Daily walks provide great opportunities to observe natural habitats

A nest in a tree

When working or learning from home, observing the outdoors can help keep you positive, especially during times of self-isolation. 

During the summer months when leaves block branches, you can’t really see the miracles that hide in the bushes and trees of urban environments. But before the leaves starting bursting, you can see many signs of life. Many bird species can make even tiny yards their home in busy neighborhoods within cities.

While outside for a walk, look around and you may find that there are clumps of leaves and twigs in the nook of branches or delicate grasses weaved together to form a small cup or, if you are lucky, a gray conical-shaped wasp nest hanging off a branch above the street.  If you happen to have bird houses, open them up and you may discover what was housed there last summer or even this past winter. 

We may think of STEM as only building machines, coding computer programs, 3D printing models and controlling robots. But let’s not forget that “S” is the first letter in STEM and that encompasses Science, which includes the natural world around us.  As a family or as individuals you can engage in the natural world and build observation skills, which is part of utilizing Science Practices, which encourages us to think as scientists. 

If you’re itching to get out of the house, but need to keep a safe distance, grab a pencil and some paper and choose your favorite walking route through the neighborhood.  Mark the date on your paper and write a description of the weather.

INFORMATION PROVIDED:
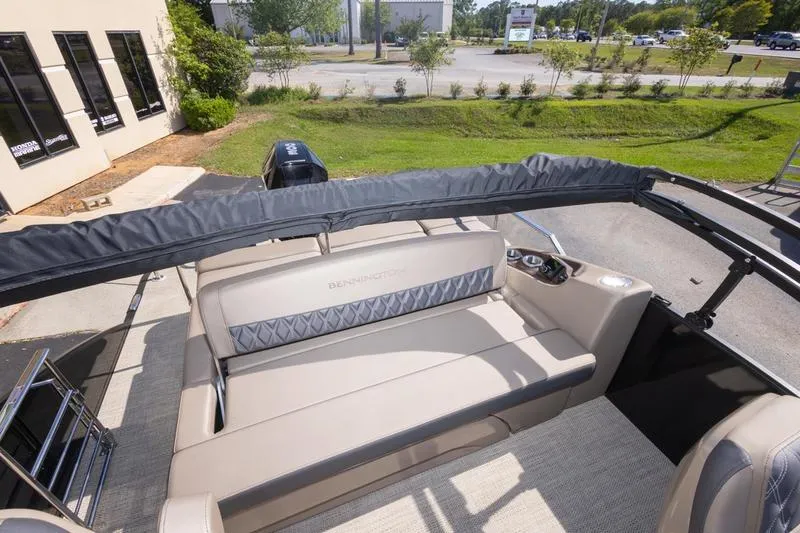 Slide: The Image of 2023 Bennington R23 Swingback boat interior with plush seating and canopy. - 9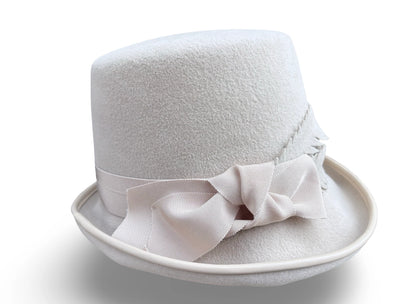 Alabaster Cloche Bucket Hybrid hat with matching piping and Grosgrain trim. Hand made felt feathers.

QUESTIONS ON THE MATERIAL:
1) In the text about spotting nests on daily walks, what should you mark on your paper before describing the weather?
2) Carry on the text about spotting nests on daily walks, picking up after its final sentence.

ANSWERS TO THIS EXERCISE:
1) The date.

2)
As you are walking, stop at any tree or bush and take a closer look in the branches.  At this point in the year, there will be many birds actively building new nests, but there will also be older nests that have been abandoned. Mark in journal where you found the nest, what it looks like, what it is made from and, if you can peer inside, what is inside it.

Continue along your walk, taking note of nests and if you notice any animals around them.  If you have a camera, take a picture of the nests.  Once back at home, if you have internet access, look up bird/animal nests and see if you can identify what animal/bird made that type of nest.  As spring progresses, continue observing the nests you first encountered and take note of whether they are being used or if they remain empty. 

You might notice squirrels crawling into leafy masses in the top of maple trees or notice house sparrows bouncing along wires to their messy nests in the eave of a neighbor’s home or a see a bright red cardinal guarding an old robin’s nest as their new abode. Enjoy the wonder of exploring your neighborhood and all the creatures who are building homes next to yours!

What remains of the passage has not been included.